Los Angeles, CA U.S.A.

I’m Not a B*tch, I’m a BOSS B*tch.

From a young age, my mother would always encourage me to speak and walk with confidence. She was adamant upon this because her mother did the same for her, as did her mother before that. So naturally this is a characteristic that has been instilled in me for quite some time. They all taught me that I should have no fear when it comes to speaking up for things I both agree and disagree with. 

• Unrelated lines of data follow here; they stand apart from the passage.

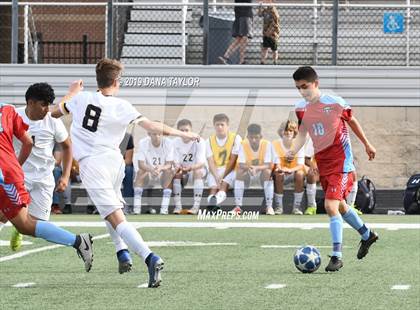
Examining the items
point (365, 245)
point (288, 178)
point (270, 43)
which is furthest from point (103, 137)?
point (270, 43)

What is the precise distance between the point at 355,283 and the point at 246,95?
11613mm

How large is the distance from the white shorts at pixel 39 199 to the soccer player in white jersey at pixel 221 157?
25.2 feet

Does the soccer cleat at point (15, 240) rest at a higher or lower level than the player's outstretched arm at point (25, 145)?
lower

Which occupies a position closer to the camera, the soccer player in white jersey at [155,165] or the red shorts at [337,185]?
the red shorts at [337,185]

 That being said, If my classmates said things I didn’t agree with… I would let them know. Even if I did not agree with what certain teachers said, I’d do the same. Now I was not just going around berating people, I only spoke up for myself in situations that pertained to me. Funny enough, my nickname has been “Cookie” (short for “Tough Cookie”) for as long as I can remember. This was simply because just never had time for people’s nonsense. But once I reached middle school, suddenly everyone had time for the nonsense. 

Whenever there would be drama or gossip involving my name, I’d confront the issue head on, just as I was taught. But I soon learned that some people are put off by people’s confidence which is upsetting. For years I had learned to pride myself on my upfront and mature way of dealing with things, but others continued to tear me down because of it. 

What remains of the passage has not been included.